At PEXForum 2022, Joris Leverink was one of the keynote speakers that shared their vision on using the lenses of systems approaches and collaboration to affect change and address inequities.
There is no blueprint for systems change. Social change is a messy, unpredictable and chaotic process that is often surprising and sometimes uncomfortable. Civil society organisations and NGOs play an important role in cultivating a healthy and diverse oppositional ecology. But by their very nature they are forced to ‘play by the rules’ navigating their way through the institutional landscape dominated by states, corporations, supranational bodies and other powerful players.
As Nora Bateson put it in a recent article: ‘The system can’t change the system. The rules of the game do not include changing the rules of the game.’ Social change happens when these rules are broken.
Social movements are rule breakers. For most of modern history, social movements have been at the forefront of some of the most iconic social justice and equality struggles, from the struggle for women’s voting rights to the civil rights movement. Social movements have the capacity to influence public opinion; to mobilise, motivate and inspire a critical mass to either start building dual power structures, or pressure parties and politicians to introduce, vote on and pass legislation.
Social movements make the seemingly impossible imaginable by shifting public opinion and altering the limits of political possibility.
For progressive funders there’s a risk of targeting the symptoms of systemic inequality, rather than its root causes. Any form of philanthropy that fails to address the question of what generated the suffering in the first place, and what long-term solutions there might be to end its continual reproduction, is little more than a gesture of goodwill.
The challenges we’re facing currently are of historic proportions. The triple threat of the resurgence of fascism, unprecedented wealth inequality and the escalating climate catastrophe together create a perfect storm that endangers human life on this planet as we know it.
Progressive funders have an important role to play in averting this disaster. It’s not necessary to come up with a quick fix to somehow reset the system. In our collective struggle for social justice, wealth equality, decolonisation, gender emancipation, LGBTQ+ acceptance, worker rights, anti-racist and anti-fascist organising and a livable planet for all, we each have a role to play. That of progressive funders is to redistribute wealth, to level the playing field, to channel resources to those groups and communities fighting on the front lines everyday for our collective survival.
The role of progressive funders is to fund social movements.
Funding social movements ought to be a long-term commitment, so as to grant front-line communities the necessary resources that allow them to organise over extended periods of time, even when there appears to be not much going on.
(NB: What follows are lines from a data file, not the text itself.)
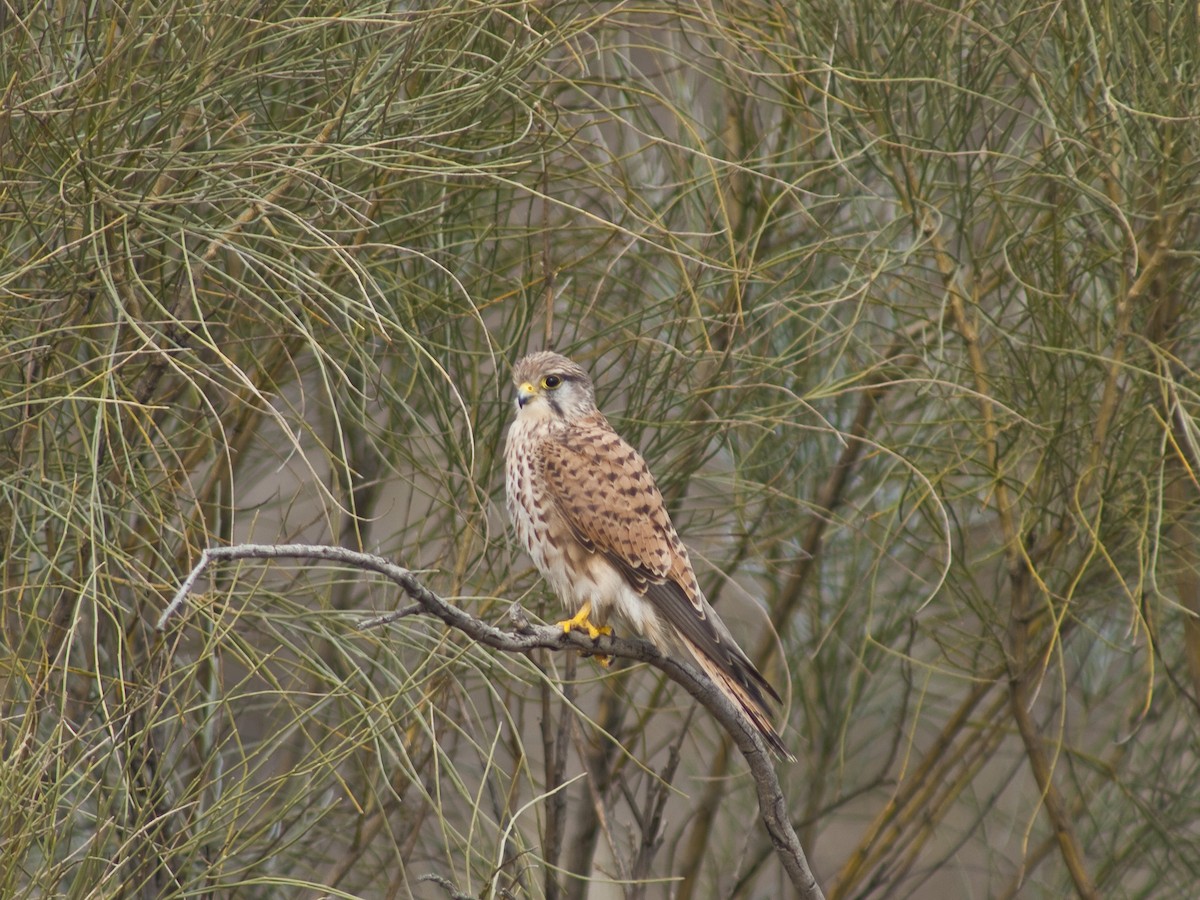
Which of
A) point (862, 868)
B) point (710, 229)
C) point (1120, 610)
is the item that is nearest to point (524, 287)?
point (710, 229)

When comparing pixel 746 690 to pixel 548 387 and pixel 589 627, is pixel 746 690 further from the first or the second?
pixel 548 387

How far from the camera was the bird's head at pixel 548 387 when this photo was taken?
8.29ft

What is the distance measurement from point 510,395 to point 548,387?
0.20 metres

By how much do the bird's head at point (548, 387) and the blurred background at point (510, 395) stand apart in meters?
0.06

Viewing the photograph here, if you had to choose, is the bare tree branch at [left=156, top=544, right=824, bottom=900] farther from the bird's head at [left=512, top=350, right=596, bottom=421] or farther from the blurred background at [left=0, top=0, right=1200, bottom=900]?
the bird's head at [left=512, top=350, right=596, bottom=421]

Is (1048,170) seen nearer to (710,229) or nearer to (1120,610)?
(710,229)

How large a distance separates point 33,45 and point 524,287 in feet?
2.58

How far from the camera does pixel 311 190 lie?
2137mm

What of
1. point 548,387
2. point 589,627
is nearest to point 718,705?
point 589,627

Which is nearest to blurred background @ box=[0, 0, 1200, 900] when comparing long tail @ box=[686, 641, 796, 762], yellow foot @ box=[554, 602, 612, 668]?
yellow foot @ box=[554, 602, 612, 668]

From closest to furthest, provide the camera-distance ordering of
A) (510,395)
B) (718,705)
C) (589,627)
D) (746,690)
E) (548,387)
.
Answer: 1. (718,705)
2. (746,690)
3. (589,627)
4. (548,387)
5. (510,395)

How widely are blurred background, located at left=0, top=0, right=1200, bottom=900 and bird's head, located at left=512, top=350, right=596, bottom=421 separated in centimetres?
6

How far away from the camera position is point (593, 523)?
2.43 m

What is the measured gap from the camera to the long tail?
2.10m
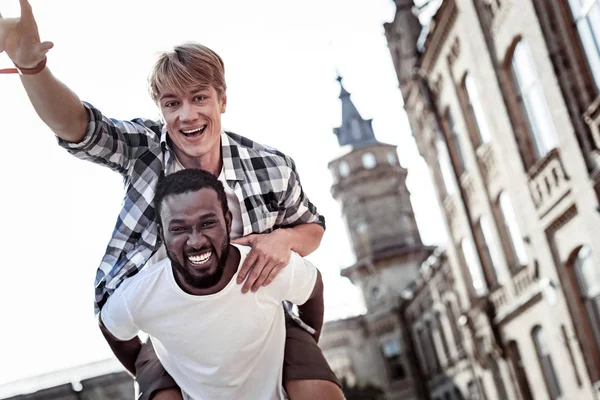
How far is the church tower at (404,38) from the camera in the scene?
27453 millimetres

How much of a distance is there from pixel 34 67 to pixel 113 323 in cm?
93

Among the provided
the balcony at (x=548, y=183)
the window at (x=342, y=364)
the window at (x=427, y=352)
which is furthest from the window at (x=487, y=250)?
the window at (x=342, y=364)

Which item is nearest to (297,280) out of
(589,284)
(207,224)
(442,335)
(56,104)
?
(207,224)

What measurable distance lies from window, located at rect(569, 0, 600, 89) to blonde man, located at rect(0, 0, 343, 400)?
1147 centimetres

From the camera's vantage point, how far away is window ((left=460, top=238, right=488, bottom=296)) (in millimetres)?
23656

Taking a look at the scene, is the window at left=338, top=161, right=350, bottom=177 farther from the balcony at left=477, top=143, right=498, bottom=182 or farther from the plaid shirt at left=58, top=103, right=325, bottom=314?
the plaid shirt at left=58, top=103, right=325, bottom=314

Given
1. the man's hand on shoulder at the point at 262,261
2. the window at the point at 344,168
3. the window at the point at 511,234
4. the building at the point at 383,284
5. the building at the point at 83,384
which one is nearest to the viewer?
the man's hand on shoulder at the point at 262,261

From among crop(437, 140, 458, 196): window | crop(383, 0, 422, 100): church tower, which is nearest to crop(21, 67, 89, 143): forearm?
crop(437, 140, 458, 196): window

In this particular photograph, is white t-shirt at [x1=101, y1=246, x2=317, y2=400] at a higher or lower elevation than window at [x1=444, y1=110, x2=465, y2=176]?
lower

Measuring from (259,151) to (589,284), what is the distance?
553 inches

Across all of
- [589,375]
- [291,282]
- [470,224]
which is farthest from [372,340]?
[291,282]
In the words of Guerrilla Foundation’s comms wizard Ivan March: ‘Resourcing activism is not compatible with quick-fix, magic bullet or short-cut tactics. It is a long-distance run. It takes time, patience and perseverance.’
Social movements are often led by volunteer activists who themselves are frequently members of the front-line communities that are directly impacted by the very issues they’re campaigning against. Funding social movements thus means not only supporting essential social, economic and climate justice struggles, but also to extend a hand and to stand in solidarity with those front-line communities in struggle.
At this point it is important for funders to acknowledge the limits of their knowledge and experience, and be willing to take a backseat. It’s not about granting the money and buying a seat at the organising table. It is important for wealthy individuals and foundations to be mindful of their power and privilege and to be brave enough to take a step back and let others decide how their wealth is being spent.
This can be done, for example, through the practice of participatory grantmaking, which will help your organisations to become more accountable; to increase your transparency; and it entrenches a practice and culture of collaboration at the very heart of your organisation. Break up the funder-grantee division and involve the recipients of foundation grants into the decision-making process. Participatory grantmaking shifts decision-making power from grantmakers to grantees.
As we find ourselves at a historic crossroads, it is imperative that we recognise the central role played by social movements in bringing about systems change and to act accordingly: allocate funds for social movements; recognise the leadership and expertise of local organisers and front-line communities; and open up your organisations to activists and make them part of your decision making processes. It will certainly help turning the odds in our favor.
Joris Leverink is a writer, editor and activist based in Istanbul, Turkey. Until its recent closure, he was managing editor at the social movement journal ROAR Magazine. He is currently a member of the Guerrilla Foundation’s Activist Council, the organisation’s participatory grantmaking body.